• **DATA SUPPLIED**
↓↓↓

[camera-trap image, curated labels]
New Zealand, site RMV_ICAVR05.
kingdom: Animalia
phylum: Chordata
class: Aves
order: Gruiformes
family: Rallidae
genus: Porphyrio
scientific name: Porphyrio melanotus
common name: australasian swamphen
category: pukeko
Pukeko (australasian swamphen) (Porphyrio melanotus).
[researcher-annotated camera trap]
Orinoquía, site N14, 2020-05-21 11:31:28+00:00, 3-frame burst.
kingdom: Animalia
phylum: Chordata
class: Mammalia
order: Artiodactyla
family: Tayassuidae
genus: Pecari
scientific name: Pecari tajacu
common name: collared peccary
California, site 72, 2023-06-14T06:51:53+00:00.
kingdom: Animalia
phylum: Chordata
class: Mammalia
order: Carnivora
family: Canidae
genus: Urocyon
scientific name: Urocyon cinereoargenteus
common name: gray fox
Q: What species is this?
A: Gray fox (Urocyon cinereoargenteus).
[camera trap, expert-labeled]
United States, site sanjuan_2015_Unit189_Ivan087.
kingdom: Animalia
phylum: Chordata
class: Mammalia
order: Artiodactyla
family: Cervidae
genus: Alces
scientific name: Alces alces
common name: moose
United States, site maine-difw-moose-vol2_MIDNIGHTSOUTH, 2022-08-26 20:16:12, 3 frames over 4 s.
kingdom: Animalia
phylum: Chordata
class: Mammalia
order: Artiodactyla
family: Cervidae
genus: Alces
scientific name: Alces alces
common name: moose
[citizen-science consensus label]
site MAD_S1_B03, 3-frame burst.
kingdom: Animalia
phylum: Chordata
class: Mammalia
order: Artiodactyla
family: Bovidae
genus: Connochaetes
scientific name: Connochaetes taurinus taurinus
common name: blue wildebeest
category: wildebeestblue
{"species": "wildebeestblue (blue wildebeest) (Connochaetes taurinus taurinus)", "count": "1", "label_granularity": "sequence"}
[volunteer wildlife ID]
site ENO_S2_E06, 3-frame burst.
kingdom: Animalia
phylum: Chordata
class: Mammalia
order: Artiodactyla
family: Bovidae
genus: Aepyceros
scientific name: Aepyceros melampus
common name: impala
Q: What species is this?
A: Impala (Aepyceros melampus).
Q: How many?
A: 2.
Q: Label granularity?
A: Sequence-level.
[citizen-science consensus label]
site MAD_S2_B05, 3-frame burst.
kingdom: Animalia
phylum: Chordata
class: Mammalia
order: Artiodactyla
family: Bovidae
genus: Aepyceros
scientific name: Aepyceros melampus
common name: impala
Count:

↑↑↑

Using the records above, pull out each line where the word "scientific" occurs.

scientific name: Porphyrio melanotus
scientific name: Pecari tajacu
scientific name: Urocyon cinereoargenteus
scientific name: Alces alces
scientific name: Alces alces
scientific name: Connochaetes taurinus taurinus
scientific name: Aepyceros melampus
scientific name: Aepyceros melampus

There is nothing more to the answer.